MiMo API can fit well

  • long, non-confidential code and document context
  • tool-calling agent experiments
  • large refactoring plans
  • multimodal cloud work with MiMo-V2.5
  • a second opinion alongside a local model

Before production use, check Xiaomi’s current privacy documentation, contractual terms, data region and retention practice for your exact situation. Cloud processing is not a neutral storage location.

Recommendation

MiMo-V2.5-Pro is an interesting cloud option for long-context and coding-agent work at clearly stated, currently low API prices. Open weights are a meaningful positive, but they do not justify promising local Mac use where it is not practical.

The sensible AI-on-Mac split is simple:

Use local models for private and everyday work. Use MiMo selectively for non-confidential long contexts, coding agents and API experiments.

Sources and status

Status: June 21, 2026.

Frequently Asked Questions

Can Xiaomi MiMo-V2.5-Pro run locally on a normal Mac?

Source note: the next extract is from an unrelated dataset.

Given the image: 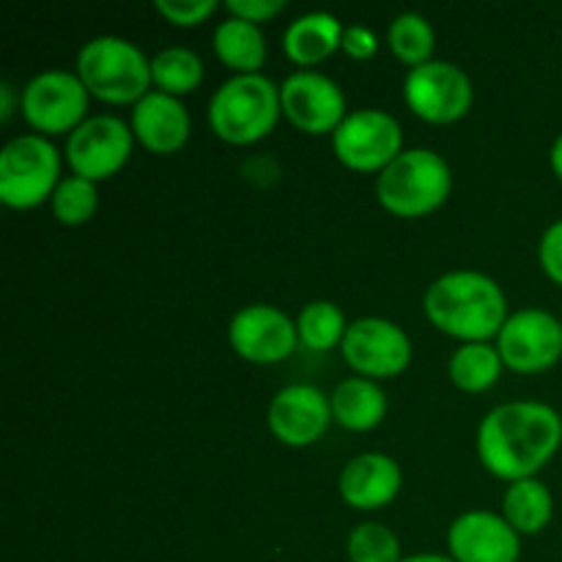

No, not as a practical everyday setup. MiMo-V2.5-Pro has 1.02T total parameters and Xiaomi's official deployment examples target distributed server infrastructure with SGLang or vLLM.

How much does MiMo-V2.5-Pro cost through the API?

For overseas pay-as-you-go, Xiaomi currently lists $0.0036 per million input tokens on a cache hit, $0.435 on a cache miss and $0.87 per million output tokens.

What is the difference between pay-as-you-go and Token Plan?

Pay-as-you-go bills API usage by token through sk- keys. Token Plan uses separate tp- keys and Xiaomi positions it for supported coding and agent tools, rather than arbitrary scripts or custom product backends.

Are MiMo-V2.5 and MiMo-V2.5-Pro open source?

Xiaomi publishes the weights under the MIT license on Hugging Face. Available weights do not make either model practical to run locally on typical consumer Mac hardware.